Santa Cruz Delays Decision on Rent Control Contingency Plan


Santa Cruz Delays Decision on Rent Control Contingency Plan

2018-09-12T15:00:47+00:00September 12th, 2018|Advocacy, Local Updates|

After hours of public testimony, including a dramatic exchange between the mayor and a Measure M advocate who left the council chambers in handcuffs, Santa Cruz City Council postponed a proposed ordinance that would have given displaced tenants financial assistance for relocation.

The proposal before the City Council would have taken effect if voters in November reject Measure M, a citizen-written proposal for rent control, just cause eviction rules and a rent board.

The council voted 6-1 to delay a decision on the ordinance until closer to the election, with City Attorney Tony Condotti researching whether or not the law could be retroactive, to prevent a gap in tenant protections. Currently, the city is under temporary emergency rent control and just cause eviction rules, while voters decide whether or not they want the more stringent rules outlined in Measure M.

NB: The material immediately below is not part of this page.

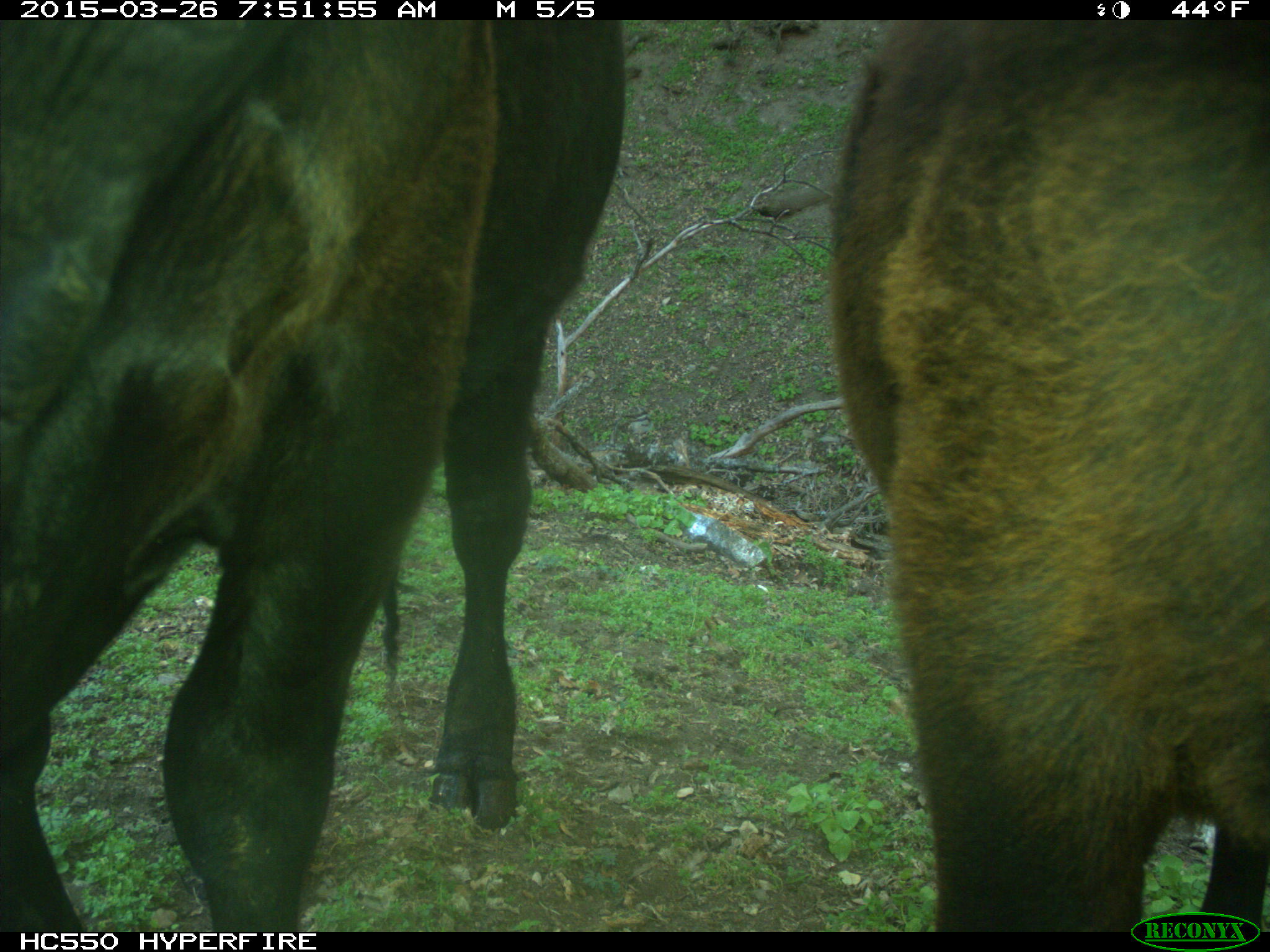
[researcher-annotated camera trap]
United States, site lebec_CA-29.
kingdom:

Councilwoman Richelle Noroyan was the sole “no” vote, saying that she wanted tenant protections but didn’t want to subject the public to endless meetings.

The council heard dozens of emotional pleas from both sides Tuesday, illustrating the wide public divide on the question of how the city should intervene to help tenants in a rental market that has been described as one of the least affordable in the nation.

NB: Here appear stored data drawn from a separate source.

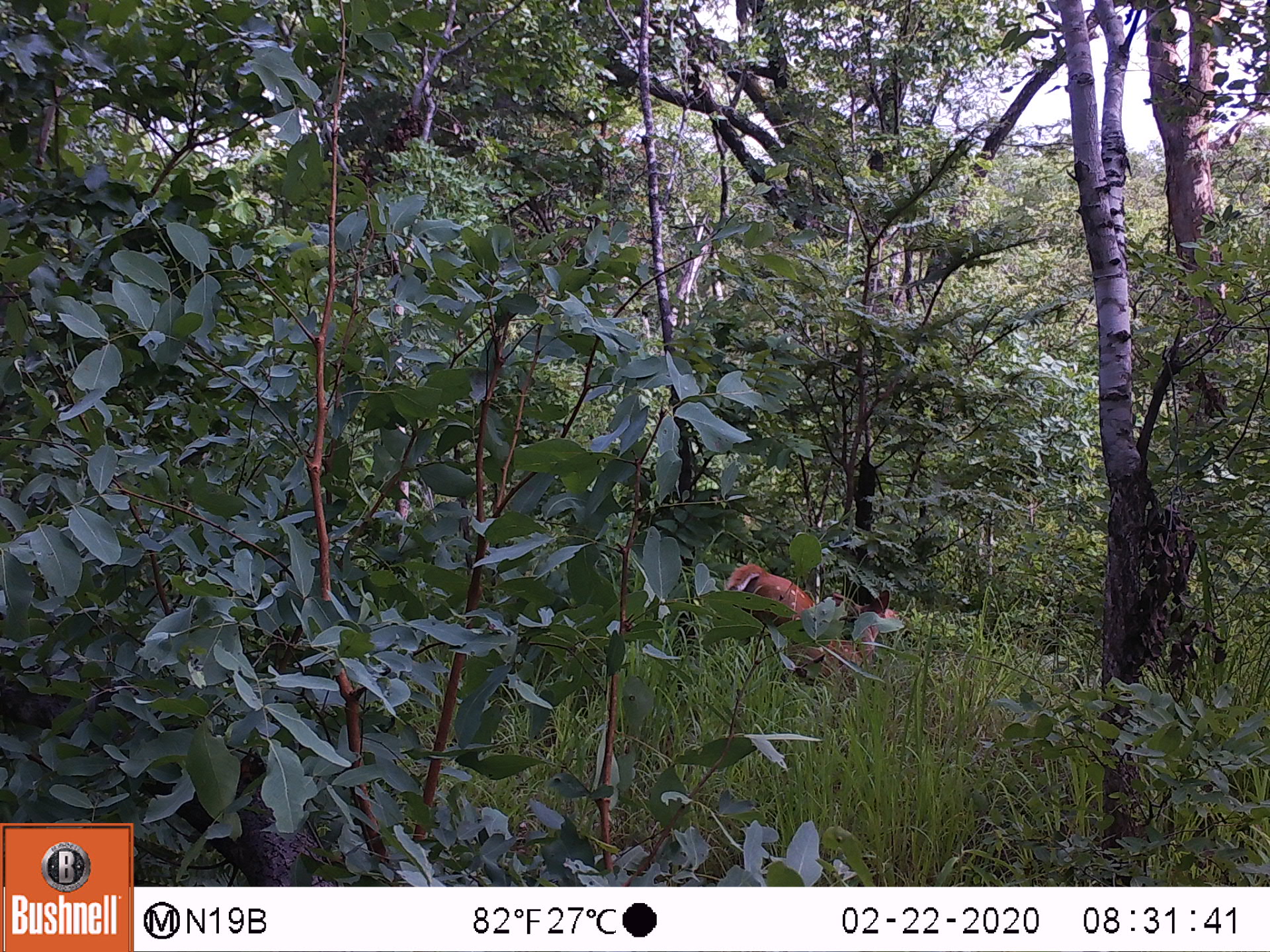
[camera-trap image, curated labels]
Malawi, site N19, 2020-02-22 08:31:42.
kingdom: Animalia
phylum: Chordata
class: Mammalia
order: Artiodactyla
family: Bovidae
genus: Tragelaphus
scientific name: Tragelaphus sylvaticus sylvaticus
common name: cape bushbuck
Cape bushbuck (Tragelaphus sylvaticus sylvaticus), count 1.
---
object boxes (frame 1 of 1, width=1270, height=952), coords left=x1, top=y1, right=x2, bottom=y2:
cape bushbuck: left=717, top=554, right=912, bottom=700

Mayor David Terrazas struggled at times to maintain order. Members of audience burst into applause after he had asked them not to.

At 5:10 p.m., after a loud exchange with rent control advocate and Measure M co-author Nora Hochman, Terrazas cleared the council chambers, allowing only the remaining speakers inside.

“Don’t touch me,” she yelled as she was escorted from the room. “Arrest me. Go ahead. You’re doing it to a person with rheumatoid arthritis.”

She added, “You can’t trespass in a public meeting.”

City staff proposed amending an existing ordinance to trigger relocation fees for a rent increase of more than 10 percent in one year or more than 15.5 percent in any two consecutive years. Fees would be paid by property owners to tenants.

Nearly 200 people emailed the council, with the vast majority supporting the ordinance and dozens of mom-and-pop landlords specifically objecting to the just cause eviction rules in Measure M.

Some two dozen emails came from people who vociferously objected to the ordinance, including leaders in the Movement for Housing Justice such as Jeffrey Smedberg, who helped draft Measure M.

Lynn Renshaw of Santa Cruz Together and Robert Singleton of the Santa Cruz County Business Council spoke for the ordinance, as did a number of landlords and property managers.

“We are small-time landlords in the city,” said Francine Tyler. “Thank you for giving us something else to look at, Please do not put in the just cause eviction into it. That’s really scary.”

Measure M supporters, meanwhile, said the city proposal would do little to help renters.